Considering that the seatbelt broke my pelvis in numerous places, my muladhara chakra (the root chakra) was undoubtedly astronomically affected. Either of the averse consequences that were relayed to my parents and I in the hospital and confirmed by my psychologist, would’ve been much more dire, however. The 2 probable alternative consequences: 1) I could’ve been ejected from the car & very likely fallen to my death 2) I could’ve smashed my brain into the light pole at full velocity, which would’ve undoubtedly led to my end as well.
Seatbelts = life savers. This has been proclaimed by MANY experts, and now I can speak to the undeniable validity of this statement, substantiated by personal experience.
Mula (the prefix of muladhara) means root in Sanskrit. The root chakra exists at the base of one’s spine. Just as roots offer plants an avenue to penetrate the earth in order to build stability and obtain sustenance, our root chakra acts as our foundation. Our root chakra also connects us to all else that is in existence, some of which, does produce sustenance for us, although usually not physical sustenance. For the vast majority of humans, socialite sustains us, as socialite is a primary need of ours. Socialite is the way in which we foster community, which equates to us feeling supported. The muladhara chakra is associated with the pelvis.
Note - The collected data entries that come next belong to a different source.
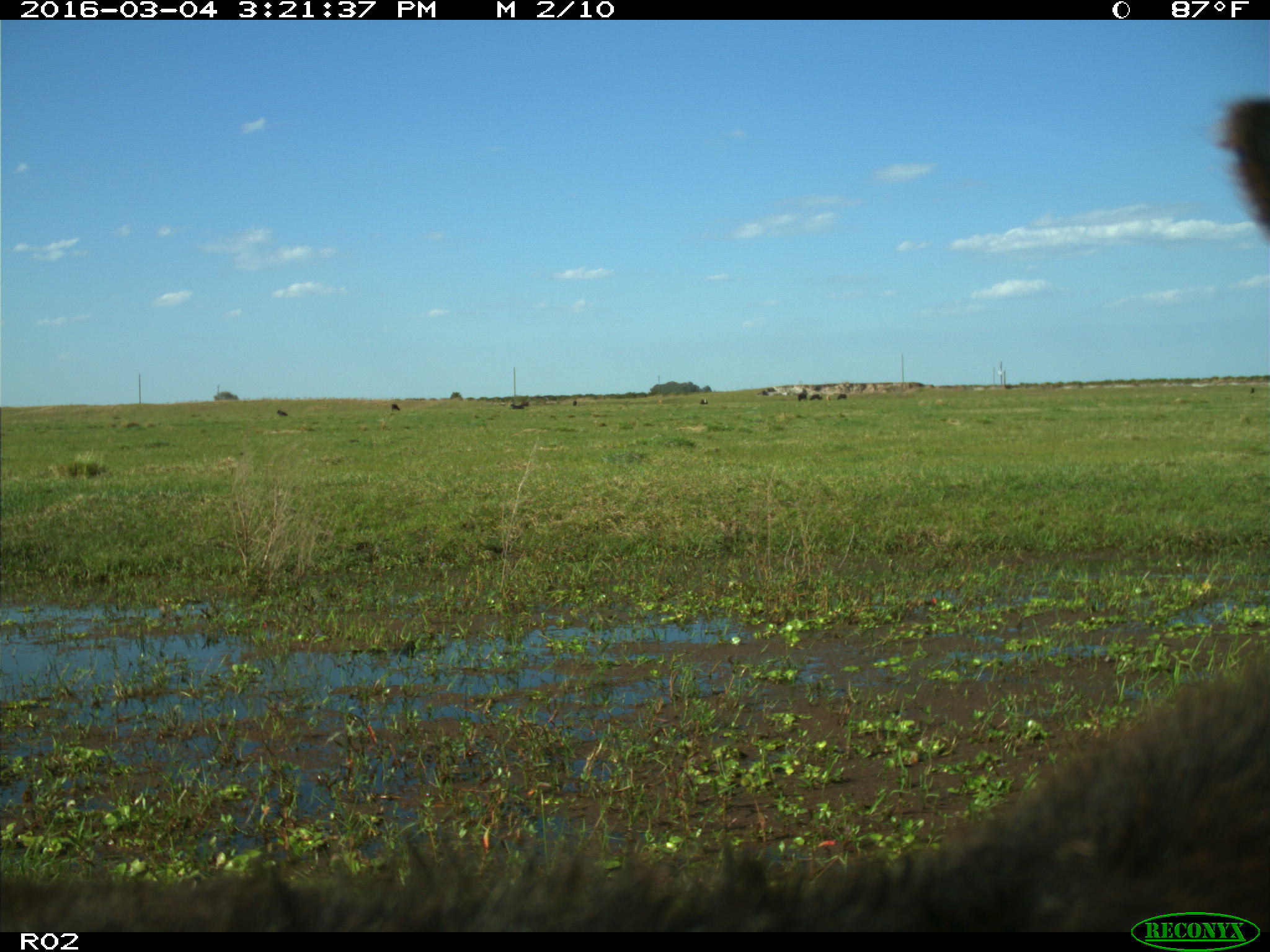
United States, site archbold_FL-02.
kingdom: Animalia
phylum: Chordata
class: Mammalia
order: Artiodactyla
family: Bovidae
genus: Bos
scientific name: Bos taurus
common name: domestic cow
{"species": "Bos taurus (domestic cow)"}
It’s impossible for those unaffected to relate to having to relearn EVERYTHING and live feeling misunderstood for years (some survivors forever: I do hope my telling of my experience will lessen this sense of misunderstood otherness, as my writings has the capacity to illuminate those unaffected)!
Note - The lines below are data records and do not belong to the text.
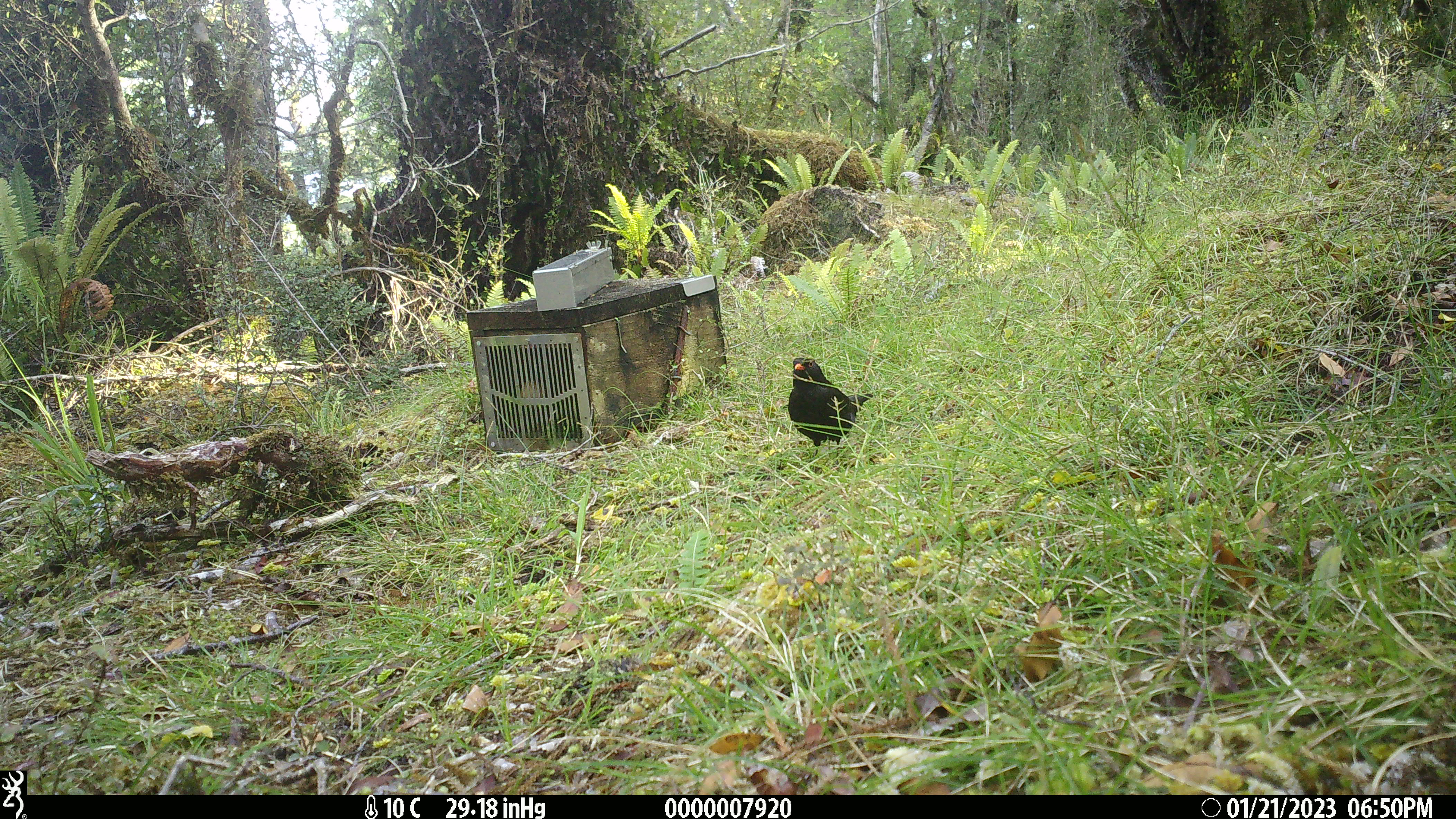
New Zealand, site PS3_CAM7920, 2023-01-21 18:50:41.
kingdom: Animalia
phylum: Chordata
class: Aves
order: Passeriformes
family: Turdidae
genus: Turdus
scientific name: Turdus merula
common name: eurasian blackbird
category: blackbird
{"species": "blackbird (eurasian blackbird) (Turdus merula)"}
As previously stated above, trees’ roots keep them grounded, their evenly dispersed branches promote balance and their solid trunks attests to the reality that is true of all life forms: balance & a strong core promote stability. Animals & humans, uniquely, have the ability to alter their stance or route in real time. This is handy for reacting to unforeseen obstacles, at a moments notice.
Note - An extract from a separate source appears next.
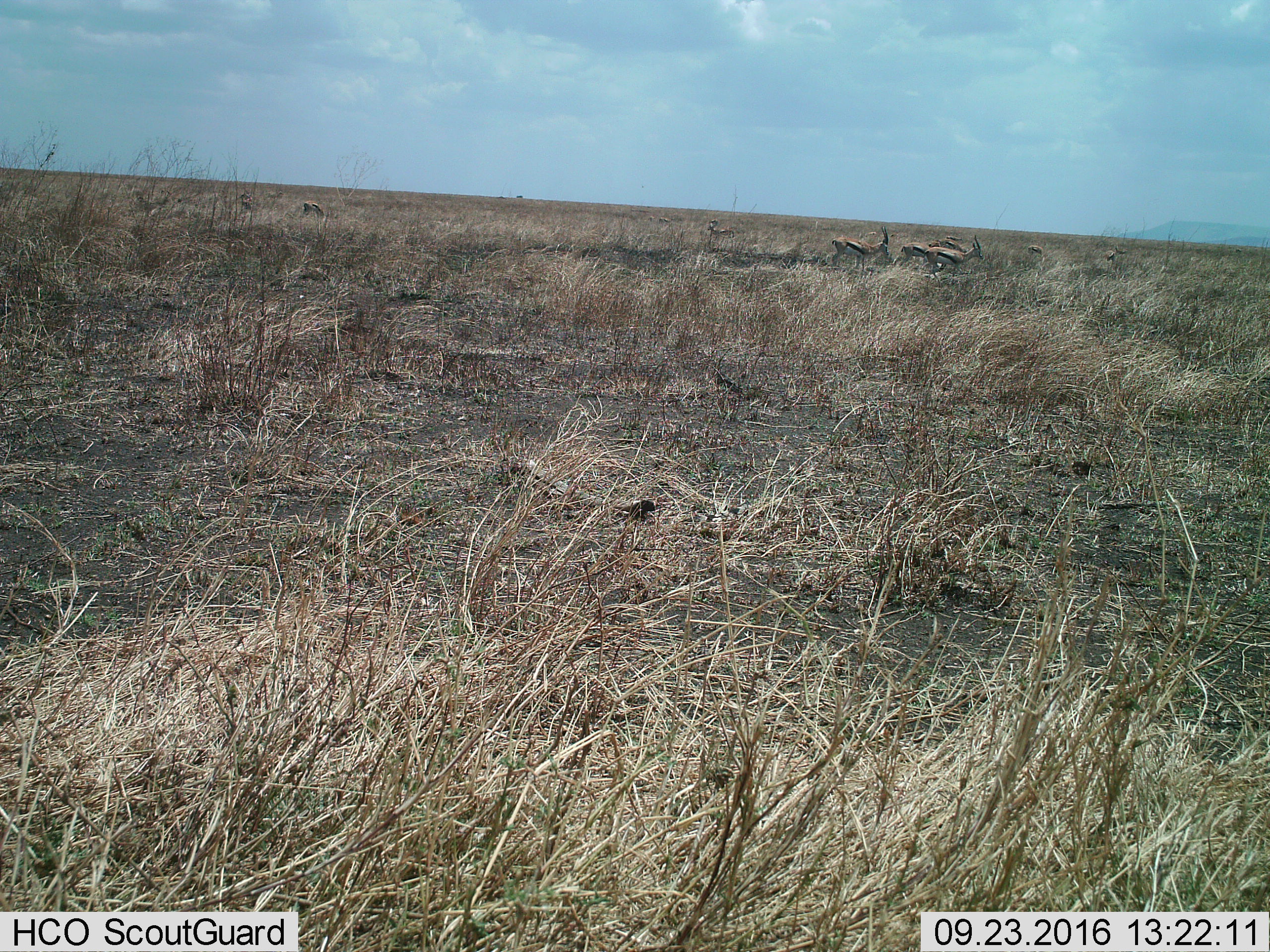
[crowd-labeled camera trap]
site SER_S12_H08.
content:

I’m a proud born and bred (residing in Seattle for slightly over 3 decades ((dispersed by frequent travel and a brief relocation to SanFrancisco))) Seattleite. I represent, the former Seattleite, in large part (much has changed now, resulting from the prolific addition of those that have relocated here). I haven’t yet established the practice of camping AT ALL however, although my desire to do so has recently begun emerging. I have forever loved being in nature though.
The root chakra is also associated with smell, as well as taste (inevitably, as 1 informs the other). Interestingly enough, the loss of these capabilities (taste & smell) are also identified as a symptom of incurring a TBI, of any severity: mild, moderate or severe. Medically, the this loss of these senses is called anosmia.
The solidity offered by the muladhara chakra simultaneously supports solidity of spirit. When referring to solidity of spirit, I specifically mean knowing yourself well. This enables seeking activities that serve you. It’s been mighty difficult to identify what exactly is disabling my motivation, but investigating this chakra further (for instance), certainly informs my understanding. All of my neurologists attest too to a lack of motivation being a primary side effect of a TBI, let alone a critical 1. Specifically, in my case, I personally consider the demolishment of my pelvis (the root chakra), very telling.
My symptoms have been & are (As has been true with my loss of taste & smell) far lesser pronounced than most recoveries who’ve obtained a Severe or critical Traumatic Brain Injury. My dad (who is a revered home inspector that always promotes smoke alarms ((such an inexpensive & easily obtained life-saving attribute for a home)! Dad stocks his car with smoke alarms, offering them to new homeowners himself. He was initially, before my retained capability of recognizing taste & smell, had became clear, concerned (and rightly so) that the smell of smoke wouldn’t stir me & therefore 3prompt my evacuation quickly enough!
My well being is due to a fine conglomeration of factors: I was in fantastic mental & physical health when ramming the left side of my brain against the roadside light pole at freeway velocity. Why? The accident happened very near the end of my month-long stay at the mindfulness & yoga retreat (where attendees practiced 3 meditation sits a day, & 2 asana practices every day as well). I was benefited substantially too, by the men in the car, that was driving directly behind me, who called emergency just before my collision, due to my clearly out-of-control driving (multiple spins). Quick medical attention, was the primary step, in saving my life. Timeliness is imperative to survivor’s survival.
There are a vast number of other ideal circumstances, that have aided in my substantial recovery too. I spoke to my specialty psychologist, a few hours ago, who spoke in agreement, to the reality that it’s impossible to pinpoint precisely what has contributed to my unusually impressive recovery from a Severe TBI.
I do hope that my sharing enables the unaware to understand why survivors act the way they do. If not understood, I ask far onlookers to accept that the survivor is dealing with unfathomable odds. Resultantly, onlookers will help as best they can, as opposed to judging unknowingly.